The walls generally consisted of a structure with two curtain walls in opus quadratum, made od large parallelepiped blocks of calcarenite (some examples are exhibited in room 5 on the first floor of the Museum), containing a filling of stones and earth (emplekton); along the route the thickness ascertained by the excavations varies from 6.50 to 7.80 m. An exception is a segment of about 17.50 metres long discovered in 1986-1987 by the Archaeological Superintendency at the above-mentioned locality of Sant'Antonio, which was instead built as a full structure, with blocks throughout the thickness, which reaches up to 6 m. The doors that opened there, at least in some cases protected by square towers and bayonet sections, must have been at least 11, corresponding to as many roads that crossed them.
In the 70 m stretch excavated in 2016-2018 by the Archaeological Superintendency in via Tasso it was possible, for the first time, to identify, two construction phases. The first, referring to the mid-4th century BC, consists of two rows of blocks arranged lengthwise to contain the emplekton, while the second is instead made up of an external lining of blocks placed very carefully in rows alternately arranged head-on and lengthwise, which was added to reinforced the pre-existing structure, perhaps in the second half of the 4th or early 3rd century BC (fig. 6). Very recent excavations(2024), still in progress, carried out by the Institute of Cultural Heritage Sciences of the CNR in collaboration with the Municipality of Ugento, between via San Francesco and via Bolzano, have instead made it possible to investigate the fortification methods of an angular section , where it was highlighted that the outer curtain was reinforced by a sort of bastion also characterised in this case by two construction phases.

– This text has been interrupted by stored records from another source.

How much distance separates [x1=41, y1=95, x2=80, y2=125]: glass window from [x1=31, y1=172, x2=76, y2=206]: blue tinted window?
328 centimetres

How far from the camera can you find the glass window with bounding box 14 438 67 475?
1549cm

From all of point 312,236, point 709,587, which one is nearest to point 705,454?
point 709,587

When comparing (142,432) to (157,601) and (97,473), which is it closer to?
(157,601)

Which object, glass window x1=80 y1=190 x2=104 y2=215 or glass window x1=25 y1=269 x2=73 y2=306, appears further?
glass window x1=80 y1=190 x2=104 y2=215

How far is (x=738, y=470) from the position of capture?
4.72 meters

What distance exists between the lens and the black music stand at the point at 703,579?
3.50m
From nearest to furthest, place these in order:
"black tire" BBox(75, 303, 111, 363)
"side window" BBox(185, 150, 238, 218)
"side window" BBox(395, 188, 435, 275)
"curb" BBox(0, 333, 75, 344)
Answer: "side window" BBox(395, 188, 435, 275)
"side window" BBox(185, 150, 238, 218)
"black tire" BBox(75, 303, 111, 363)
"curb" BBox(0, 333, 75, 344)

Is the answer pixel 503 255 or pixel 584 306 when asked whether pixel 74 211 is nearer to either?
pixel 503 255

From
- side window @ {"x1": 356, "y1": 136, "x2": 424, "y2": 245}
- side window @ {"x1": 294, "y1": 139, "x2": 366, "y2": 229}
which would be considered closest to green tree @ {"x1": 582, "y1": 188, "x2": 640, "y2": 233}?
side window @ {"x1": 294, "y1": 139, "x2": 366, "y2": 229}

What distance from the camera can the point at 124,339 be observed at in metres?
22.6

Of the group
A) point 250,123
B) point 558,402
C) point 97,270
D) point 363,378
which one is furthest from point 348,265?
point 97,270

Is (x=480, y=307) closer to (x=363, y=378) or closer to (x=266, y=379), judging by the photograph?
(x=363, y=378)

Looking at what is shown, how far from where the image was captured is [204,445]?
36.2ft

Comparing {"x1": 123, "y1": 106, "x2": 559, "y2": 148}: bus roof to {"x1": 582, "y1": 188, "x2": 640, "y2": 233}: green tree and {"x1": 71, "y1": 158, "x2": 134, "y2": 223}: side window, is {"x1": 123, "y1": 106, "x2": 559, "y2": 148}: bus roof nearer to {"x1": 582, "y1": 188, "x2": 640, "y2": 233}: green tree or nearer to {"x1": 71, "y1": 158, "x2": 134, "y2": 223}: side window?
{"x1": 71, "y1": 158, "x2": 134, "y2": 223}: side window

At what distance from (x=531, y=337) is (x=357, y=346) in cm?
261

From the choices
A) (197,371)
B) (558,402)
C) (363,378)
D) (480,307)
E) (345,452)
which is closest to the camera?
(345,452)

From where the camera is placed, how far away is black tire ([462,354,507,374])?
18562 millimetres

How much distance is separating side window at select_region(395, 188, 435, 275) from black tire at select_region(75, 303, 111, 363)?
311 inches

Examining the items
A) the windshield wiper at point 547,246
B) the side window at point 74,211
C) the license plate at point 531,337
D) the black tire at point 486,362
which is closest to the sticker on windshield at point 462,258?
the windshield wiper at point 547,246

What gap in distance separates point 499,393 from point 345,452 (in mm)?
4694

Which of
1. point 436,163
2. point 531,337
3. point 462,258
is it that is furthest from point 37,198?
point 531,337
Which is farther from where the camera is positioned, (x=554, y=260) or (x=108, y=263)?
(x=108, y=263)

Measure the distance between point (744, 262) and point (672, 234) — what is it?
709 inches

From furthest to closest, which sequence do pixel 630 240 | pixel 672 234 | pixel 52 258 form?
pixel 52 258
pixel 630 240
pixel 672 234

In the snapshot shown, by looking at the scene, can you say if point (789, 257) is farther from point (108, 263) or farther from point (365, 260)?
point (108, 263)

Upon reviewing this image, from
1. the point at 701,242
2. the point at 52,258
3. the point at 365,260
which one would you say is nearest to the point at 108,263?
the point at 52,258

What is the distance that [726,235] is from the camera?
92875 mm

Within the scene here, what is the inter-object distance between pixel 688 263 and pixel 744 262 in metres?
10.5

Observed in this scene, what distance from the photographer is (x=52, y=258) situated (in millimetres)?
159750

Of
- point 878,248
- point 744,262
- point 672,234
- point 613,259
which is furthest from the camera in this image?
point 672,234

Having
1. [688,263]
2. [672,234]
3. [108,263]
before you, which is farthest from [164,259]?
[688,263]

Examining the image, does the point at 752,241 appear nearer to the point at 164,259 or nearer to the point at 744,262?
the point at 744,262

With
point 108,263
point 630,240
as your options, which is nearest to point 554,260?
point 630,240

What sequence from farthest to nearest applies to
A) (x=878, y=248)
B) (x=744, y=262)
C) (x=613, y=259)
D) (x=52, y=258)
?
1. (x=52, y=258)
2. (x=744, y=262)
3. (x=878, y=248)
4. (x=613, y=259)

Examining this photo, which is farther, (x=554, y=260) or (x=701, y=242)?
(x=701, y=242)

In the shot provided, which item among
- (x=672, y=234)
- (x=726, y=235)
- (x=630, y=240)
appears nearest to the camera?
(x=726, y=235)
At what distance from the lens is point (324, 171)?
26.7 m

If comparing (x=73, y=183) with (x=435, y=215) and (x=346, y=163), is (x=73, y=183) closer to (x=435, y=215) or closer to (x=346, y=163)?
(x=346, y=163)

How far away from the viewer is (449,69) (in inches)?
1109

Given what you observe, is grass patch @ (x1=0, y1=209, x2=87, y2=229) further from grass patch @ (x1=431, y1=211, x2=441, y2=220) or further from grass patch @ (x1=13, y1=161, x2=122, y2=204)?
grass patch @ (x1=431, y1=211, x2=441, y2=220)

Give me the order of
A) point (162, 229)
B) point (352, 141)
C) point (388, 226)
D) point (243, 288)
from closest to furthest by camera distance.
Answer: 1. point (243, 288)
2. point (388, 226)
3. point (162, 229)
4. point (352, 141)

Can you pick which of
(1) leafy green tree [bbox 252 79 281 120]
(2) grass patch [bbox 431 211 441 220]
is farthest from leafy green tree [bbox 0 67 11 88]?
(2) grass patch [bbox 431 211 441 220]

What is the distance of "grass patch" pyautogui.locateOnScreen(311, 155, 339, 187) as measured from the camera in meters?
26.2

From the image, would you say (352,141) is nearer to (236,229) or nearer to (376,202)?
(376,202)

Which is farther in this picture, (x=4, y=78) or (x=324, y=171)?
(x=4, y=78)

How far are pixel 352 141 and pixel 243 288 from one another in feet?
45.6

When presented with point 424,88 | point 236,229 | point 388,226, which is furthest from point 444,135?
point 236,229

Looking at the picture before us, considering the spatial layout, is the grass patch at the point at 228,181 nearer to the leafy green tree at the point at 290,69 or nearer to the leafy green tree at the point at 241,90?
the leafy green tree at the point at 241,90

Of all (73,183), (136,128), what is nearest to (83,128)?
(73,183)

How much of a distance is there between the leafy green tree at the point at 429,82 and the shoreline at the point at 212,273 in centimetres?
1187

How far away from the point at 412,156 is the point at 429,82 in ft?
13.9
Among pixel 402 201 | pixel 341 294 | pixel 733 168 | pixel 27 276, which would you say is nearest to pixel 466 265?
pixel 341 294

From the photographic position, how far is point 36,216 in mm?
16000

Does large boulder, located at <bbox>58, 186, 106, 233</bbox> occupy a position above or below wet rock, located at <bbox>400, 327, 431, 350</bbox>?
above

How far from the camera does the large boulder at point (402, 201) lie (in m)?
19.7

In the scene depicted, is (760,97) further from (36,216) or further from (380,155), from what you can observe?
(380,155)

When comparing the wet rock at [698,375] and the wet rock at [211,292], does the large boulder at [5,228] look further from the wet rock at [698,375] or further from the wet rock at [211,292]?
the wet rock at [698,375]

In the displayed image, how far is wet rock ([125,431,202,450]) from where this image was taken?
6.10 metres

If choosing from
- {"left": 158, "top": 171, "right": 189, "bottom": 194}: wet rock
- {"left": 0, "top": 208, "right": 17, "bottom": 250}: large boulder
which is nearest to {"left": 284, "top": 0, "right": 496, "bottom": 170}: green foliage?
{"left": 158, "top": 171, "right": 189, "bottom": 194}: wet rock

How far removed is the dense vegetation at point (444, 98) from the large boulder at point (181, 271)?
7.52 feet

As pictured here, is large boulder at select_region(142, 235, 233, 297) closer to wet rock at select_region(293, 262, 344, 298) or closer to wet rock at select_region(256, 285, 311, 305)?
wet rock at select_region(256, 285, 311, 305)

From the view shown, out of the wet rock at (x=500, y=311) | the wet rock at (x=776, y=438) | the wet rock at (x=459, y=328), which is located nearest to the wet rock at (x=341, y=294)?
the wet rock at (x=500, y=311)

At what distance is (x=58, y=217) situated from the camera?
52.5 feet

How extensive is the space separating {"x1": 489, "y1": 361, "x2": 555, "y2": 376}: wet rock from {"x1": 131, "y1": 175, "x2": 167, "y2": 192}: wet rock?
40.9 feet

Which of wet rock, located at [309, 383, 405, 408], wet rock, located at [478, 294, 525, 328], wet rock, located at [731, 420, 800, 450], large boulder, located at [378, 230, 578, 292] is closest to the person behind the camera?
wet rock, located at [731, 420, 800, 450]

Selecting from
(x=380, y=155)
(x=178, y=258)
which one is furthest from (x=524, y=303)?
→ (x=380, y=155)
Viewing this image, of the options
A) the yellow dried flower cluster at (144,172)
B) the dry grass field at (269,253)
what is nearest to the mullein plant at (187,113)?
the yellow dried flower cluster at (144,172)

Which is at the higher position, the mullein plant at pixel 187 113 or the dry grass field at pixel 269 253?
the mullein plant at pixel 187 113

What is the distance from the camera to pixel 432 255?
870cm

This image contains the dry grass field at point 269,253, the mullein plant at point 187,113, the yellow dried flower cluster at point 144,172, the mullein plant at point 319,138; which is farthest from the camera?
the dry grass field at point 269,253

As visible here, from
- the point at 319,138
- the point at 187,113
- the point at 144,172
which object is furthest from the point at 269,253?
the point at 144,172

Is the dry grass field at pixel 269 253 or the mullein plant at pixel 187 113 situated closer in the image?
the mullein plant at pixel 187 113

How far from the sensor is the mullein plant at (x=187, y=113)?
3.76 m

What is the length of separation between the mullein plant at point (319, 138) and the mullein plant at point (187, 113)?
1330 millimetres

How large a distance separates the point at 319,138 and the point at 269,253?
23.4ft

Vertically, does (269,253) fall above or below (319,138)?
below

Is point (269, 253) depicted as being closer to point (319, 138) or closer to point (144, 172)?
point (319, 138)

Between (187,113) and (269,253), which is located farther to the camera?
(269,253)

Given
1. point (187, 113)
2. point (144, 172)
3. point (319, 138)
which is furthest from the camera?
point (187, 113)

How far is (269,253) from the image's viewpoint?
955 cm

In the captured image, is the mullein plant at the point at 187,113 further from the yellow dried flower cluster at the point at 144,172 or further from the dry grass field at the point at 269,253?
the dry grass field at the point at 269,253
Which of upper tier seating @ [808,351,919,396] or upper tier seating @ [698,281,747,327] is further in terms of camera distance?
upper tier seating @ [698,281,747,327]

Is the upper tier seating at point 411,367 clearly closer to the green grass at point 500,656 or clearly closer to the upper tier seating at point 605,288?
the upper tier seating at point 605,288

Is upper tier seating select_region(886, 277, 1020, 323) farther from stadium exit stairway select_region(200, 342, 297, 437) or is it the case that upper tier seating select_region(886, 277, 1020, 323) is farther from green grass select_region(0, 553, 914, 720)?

The wall circuit was also further strengthened by the presence of an external moat, shallow and almost 3 m wide, a section of which was excavated in 2021 by the Archaeological Superintendency in the Santisorgi-Aia area (fig. 7). This ditch, in addition to hindering the approach of siege engines to the fortifications, was also used for the extraction of blocks intended for the walls themselves. Most of these blocks were instead quarried in the quarries located immediately to the north of the Messapian city, in the areas of Sant'Antonio, Crocefisso and Cupelle, where large ancient fronts are still visible with traces of the quarrying of large blocks of calcarenite.